Someone pushed against her back and to save herself, Debbie had to put her foot on the bus step.

‘Thank goodness for that. Where to?’

She swallowed and her throat had a hard dry lump of coke stuck in it, she could neither speak nor breathe.

‘Starly.’

‘Single or are you planning on coming home?’

‘Return. Please.’ The lump dissolved but her fingers
shook, holding the white roll of ticket.

She had forgotten how beautiful the countryside round here was, even in January, how the hills sloped and unfolded one after another, with small clumps of woodland between, and streams running along the bottom of the hills, ribbons of silky grey drystone walls, sheep
scattered as if they had been thrown down on the fields at random, like confetti. There
was a lemony winter sun, low above the fields, and the light was wonderful, soft and clear, picking out a barn roof, a crown of oaks, a wooden gate, or slanting suddenly across an open meadow. Once, she saw a hunt streaming across, each horse jumping a long scribble of hedge, red coats and black hats and manes and tails pouring over and on.

Just looking at everything lifted her mood and calmed
her. She ought to come out like this more, travel about anywhere, looking, looking, peaceful and cocooned in the warm bus. Her dark loathing of herself and her own unattractive face and overweight body seemed to have been left behind in Lafferton. Now, she was someone else, or no one else, content, unworried, happy even, in a pleasant trance of enjoyment.

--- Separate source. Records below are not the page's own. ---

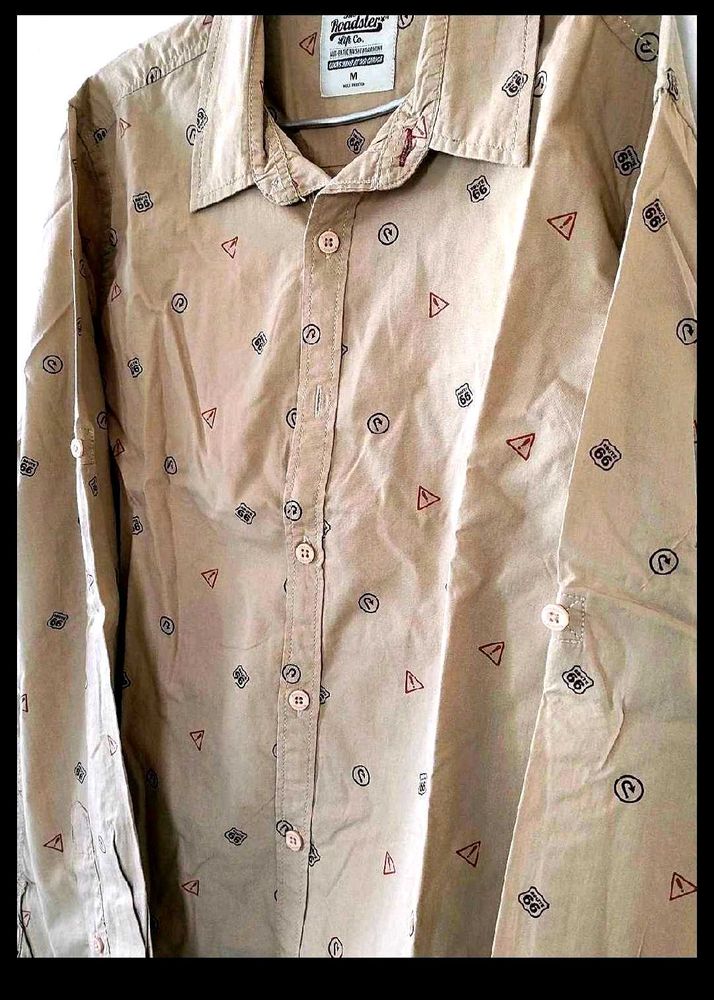 Shirt For Men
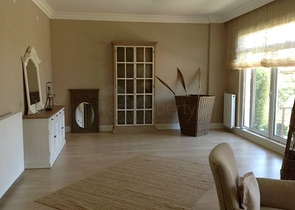 فلل في مجمع من المطور في انطاليا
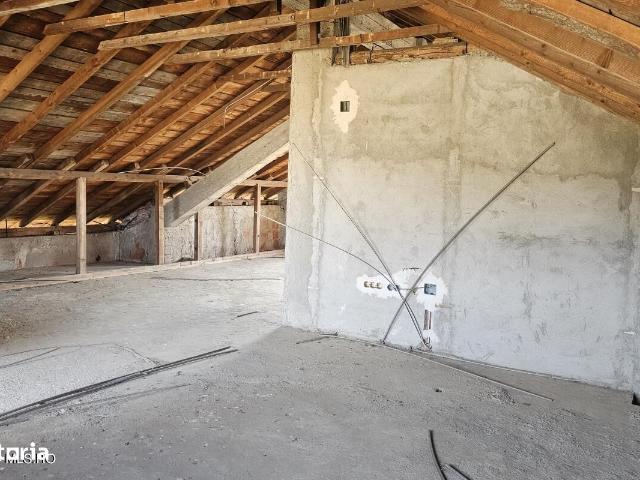 Pantelimon Padurea Cernica, Vila 4 dormitoare, 3 bai, teren 420 mp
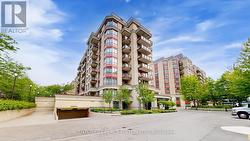 405 - 23 REAN DRIVE Toronto, ON M2K 0A5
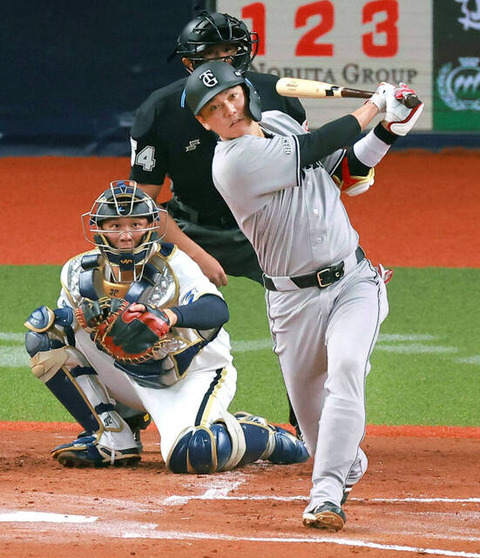 【朗報】巨人サード問題、坂本で解決ｗｗｗ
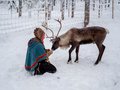 Women Now Lead All Three Sami Parliaments for the First Time Ever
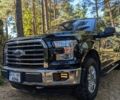 Черный Форд Ф-150, объемом двигателя 3.5 л и пробегом 128 тыс. км за 31200 $, фото 1 на Automoto.ua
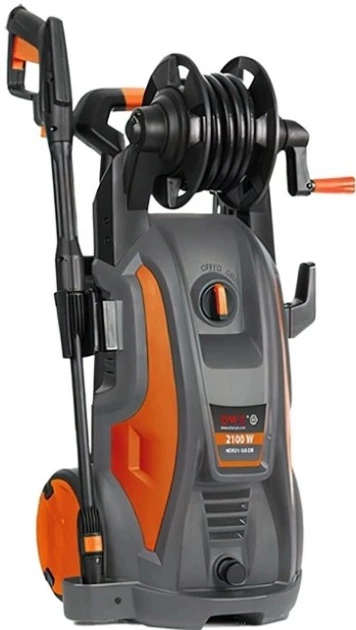 Мийка високого тиску DWT HDR21-165 DR (7640159744580)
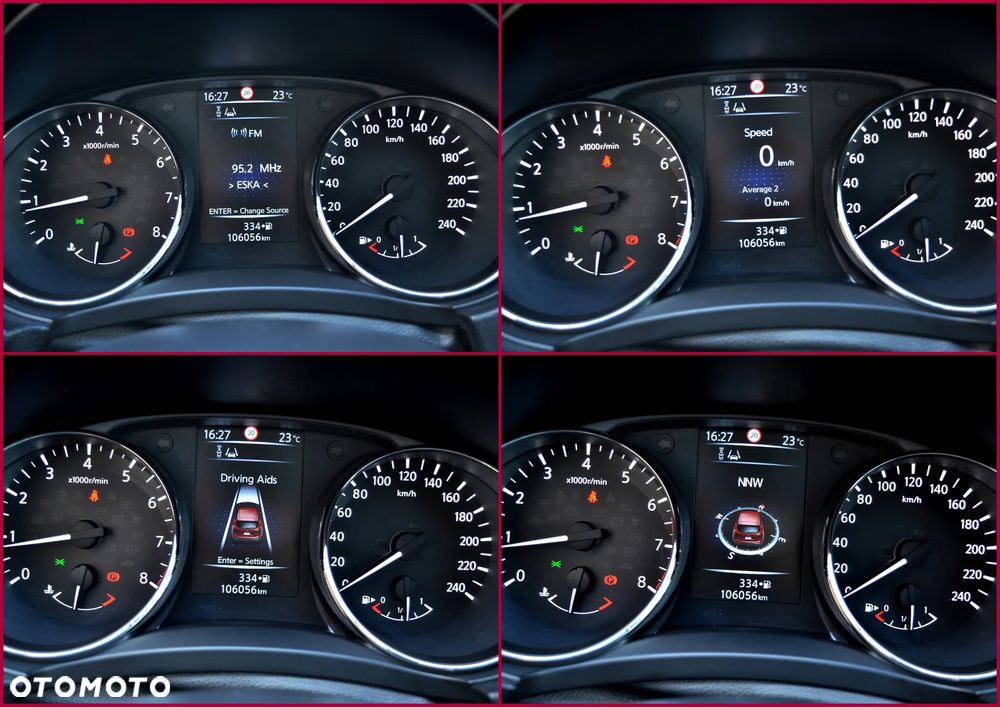 Nissan Qashqai 1.6 DIG-T N-Connecta - 31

She did not mind the slowness of the
bus or the roundabout route, the stopping and starting, all of it pleased her and kept her safely away from herself. In her pocket, the blue card was safe, a talisman, a promise and not, for the moment, anything to fear. What lay ahead, did, what was going to happen, would, and it was all meant to be.

The sun was warm on Debbie’s face through the bus window. A heron, long legs dangling, flew
down into a field beside a stream, and stood, erect, elegant, uncannily still. A hare raced suddenly up a slope and out of sight. She fell into a half-doze.

‘Starly … Starly … all change please.’ She started and for a second couldn’t remember why she was sitting with cramped legs and stiff neck on an emptying bus.

‘Late night, was it?’

She stood on the pavement watching the bus turn round and
pull up at the stop on the other side of the street. The engine died and the driver climbed out.

Everything went quiet. The rest of the passengers had vanished and a Tuesday afternoon in January was not a day when a place like Starly bustled with people.